In some cases, even the lowest level manager (like a Team Leader) has no idea what their staff do.  Some of the processes we observe are obviously not efficient and in many instances, it simply comes down to the management team having no idea these activities are happening.

This is an example of a process I’ve observed, and I have also been the recipient of from both the public and private sector.

It’s the “letter-to-the-customer-saying-we-need-to-talk-to-you-so-can-you-please-call-us” process.

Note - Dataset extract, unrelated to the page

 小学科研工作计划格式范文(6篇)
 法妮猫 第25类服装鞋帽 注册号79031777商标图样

It begins with an issue of some sort. Often this is an automated payment that has failed. For me, it was having my credit card cancelled and re-issued by the bank: it goes like this:

  1. The organisation sees that the payment hasn’t been made, tries to take it again and it fails.
  2. So then they write a letter saying, ‘would you mind giving a call as we have a problem taking payment?’.
  3. Which is then printed and posted.
  4. The issue is diarised for review in 2 weeks. If the customer hasn’t called we’ll send them another letter (this can go on and on and on at this point).
  5. At some point, the customer calls and provides new information. The problem is resolved.

Or we could see an issue, call the customer and resolve it.

In kicking off a Lean ‘Operational Excellence’ function, I often begin by taking all the Heads of Departments and the Head of Division to ‘walk the walk’. I won’t lie to you, I always pick some of the worst processes for them to watch. I walk them through the end-to-end process. So they sit in the call centre and listen to the call and see what the staff do. Then they watch the Administration area process the request. Then they watch the documentation being printed, enveloped and dispatched. Then they watch the information come back from the customer. Then they see what the administration area does with it.

Every time I do this, managers come away amazed by what is actually happening in their department. But something else happens too – they come away energised by what they saw and with a strong desire to fix issues.

There is a terrific quote attributed to Taiichi Ohno, the leader at Toyota credited with creating much of the Lean thinking we use today:

“Managers should be sufficiently engaged on the factory floor that they have to wash their hands at least 3 times a day”

Lean experts will call this a ‘Gemba walk’ but I prefer to call it ‘walking the walk’ (as opposed to just talking the talk). It also has the added benefit of having the senior managers be highly visible on the floor, something which may have never happened before.

This is a great way to give your lean activity a strong kick-off and is a visible sign, an action that says the Senior Leadership team is taking this seriously.